Today, more than 1,000 union Starbucks workers went on strike at over 100 stores in 25 states. Since late last year, about 260 of Starbucks’ 9000 nationwide locations have voted to unionize. The union Starbucks Workers United (SWU) has formed more new unions in a 12-month period than any US company in the last 20 years. SWU now represents around 7000 workers. Today’s picketing was the largest nationally coordinated labor action by the union since the labor organizing campaign began.

The strikes coincided with Starbucks’ annual Red Cup Day, usually one of the chain’s busiest days of the year. On Red Cup Day, Starbucks locations hand out free reusable cups to customers who order holiday drinks. The cups are also considered collectibles, and Starbucks stores often have trouble staffing on Red Cup Day due to the higher demand. Strikers instead handed out their own red cups with union logos.
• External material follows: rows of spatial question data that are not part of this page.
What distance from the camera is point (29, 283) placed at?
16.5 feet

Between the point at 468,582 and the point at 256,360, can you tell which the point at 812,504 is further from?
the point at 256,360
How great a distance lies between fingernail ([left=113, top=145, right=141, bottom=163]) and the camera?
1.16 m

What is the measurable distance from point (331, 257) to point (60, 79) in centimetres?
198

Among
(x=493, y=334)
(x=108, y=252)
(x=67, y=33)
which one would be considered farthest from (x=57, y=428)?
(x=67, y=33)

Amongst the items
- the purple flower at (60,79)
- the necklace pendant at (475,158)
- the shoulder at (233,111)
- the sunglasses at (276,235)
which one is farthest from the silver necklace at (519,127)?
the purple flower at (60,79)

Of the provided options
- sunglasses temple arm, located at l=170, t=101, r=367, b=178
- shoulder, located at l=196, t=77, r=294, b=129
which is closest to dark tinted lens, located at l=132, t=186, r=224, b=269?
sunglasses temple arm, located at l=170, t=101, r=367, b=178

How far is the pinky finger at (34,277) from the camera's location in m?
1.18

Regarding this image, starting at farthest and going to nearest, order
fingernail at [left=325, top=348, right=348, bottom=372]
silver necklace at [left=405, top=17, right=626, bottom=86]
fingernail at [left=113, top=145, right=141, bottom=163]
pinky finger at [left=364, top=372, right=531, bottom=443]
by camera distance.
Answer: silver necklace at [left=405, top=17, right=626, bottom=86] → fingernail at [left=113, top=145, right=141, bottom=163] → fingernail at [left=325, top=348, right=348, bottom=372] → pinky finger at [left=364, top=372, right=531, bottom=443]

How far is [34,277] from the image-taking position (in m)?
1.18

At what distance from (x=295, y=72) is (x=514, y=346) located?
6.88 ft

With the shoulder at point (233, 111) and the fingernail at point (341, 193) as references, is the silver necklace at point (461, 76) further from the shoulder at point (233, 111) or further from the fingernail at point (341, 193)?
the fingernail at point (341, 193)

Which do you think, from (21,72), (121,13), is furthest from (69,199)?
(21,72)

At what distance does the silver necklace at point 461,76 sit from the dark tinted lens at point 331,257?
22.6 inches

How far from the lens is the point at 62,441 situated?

SWU says the strike is a “response to Starbucks’ union-busting tactics and refusal to bargain” with union stores. Starbucks CEO Howard Schultz is openly hostile to unionizing efforts and has adopted illegal union-busting tactics according to the National Labor Relations Board. In the past year, the NLRB has issued 39 official complaints against Starbucks. These complaints include over 900 alleged violations of federal labor law, according SWU.

Pro-labor Sen. Bernie Sanders (I-VT) expressed solidarity with striking workers on Twitter today. “I’m proud to stand with Starbucks workers on strike today across the country. CEO Howard Schultz is illegally union busting and firing workers for organizing. Mr. Schultz, it is time to recognize the stores that unionized and negotiate with workers in good faith,” Sanders wrote.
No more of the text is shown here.